Assemblyman Rich Gordon of Menlo Park introduced the bill. "The students of McGeorge have done the public a huge service," Gordon said in a June 2 Los Angeles Times article. "They've raised an issue which I just think people haven't paid attention to and, like me, weren't even aware of."
Other students spearheaded a measure that would pave the way for law students and licensed attorneys to serve the state through paid fellowships. Clinic students also assisted in efforts to pass SB 128, the so-called "aid-in-dying" bill.
"The results of this clinic demonstrate that even young law students can successfully navigate the difficult legislative process," said Rex Frazier, the clinic's director and an adjunct professor of law at McGeorge. "Good lawyering and knowledge of the process, combined with smart politics, can lead to real legal change."
Last year, students in the inaugural Legislative and Public Policy Clinic crafted five bills. Four were signed into law in 2014 by Gov. Jerry Brown.
One of the new laws convinced the California Supreme Court to grant a new trial to an inmate in prison for decades on the grounds that "junk science" swayed his murder conviction. Another gave victims of revenge porn the right to ask for offending material to be removed from the Internet without having to use their names. A third required state childcare facilities to consider the arrest records of job applicants. And the fourth called for training for police in recognizing and responding to signs of elder abuse.
Here is more information about the current crop of student-driven bills:
AB 1200: Procurement lobbying
The bill would create new transparency in how state contracts are awarded for some $1 billion in goods and services every year. Money spent to influence the government officials who award these contracts would be classified as lobbying, and would have to be publicly disclosed in the same way as legislative and regulatory lobbying.
Author: Assemblyman Rich Gordon
Student lobbyists: Robert Binning, of Auburn; Alex Khan, of Fair Oaks; and Rob Nash, of Bloomington, Illinois
AB 291: Streamlining notice requirements for water projects
Local government agencies right now must file a "notice of approval" or "notice of determination" for certain water projects with the clerk's office of every county in which the water project is located.
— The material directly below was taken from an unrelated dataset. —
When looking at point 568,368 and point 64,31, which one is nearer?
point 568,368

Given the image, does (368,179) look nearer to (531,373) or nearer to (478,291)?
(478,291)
This bill would allow agencies to file the notice in just one county and mail a copy to other affected counties.
Author: Assemblyman Jose Medina
Student lobbyists: Adam Borchard, of Davis; Stephen Guichard, of Sacramento; and Caroline Soto, of Elk Grove
AB 791: Electronic accessibility of advance healthcare directives
Patients are often encouraged to sign advance healthcare directives, or living wills, spelling out what actions should be taken for their health if they are no longer able to make decisions for themselves. This bill would replace the current, unused paper-driven registry with an electronic database to store such directives so that a patient's wishes are readily, and securely, accessible to health care providers.
Author: Assemblyman Ken Cooley
Student lobbyists: Charles Deyoe, of La Mesa, and Jason Miller, of Davis
AB 100: California Law Fellowship Program
This bill would create a fellowship program for law school graduates enabling them to work in the Legislature as paid employees for a one year term. McGeorge would provide graduate education for the fellows and enable deferment of law school loans.
Author: Assemblyman Luis Alejo
Student lobbyists: Raihane Dalvi, of Sacramento; Ernesto Falcon, of Camarillo; and Amanda Kelly, of Sacramento.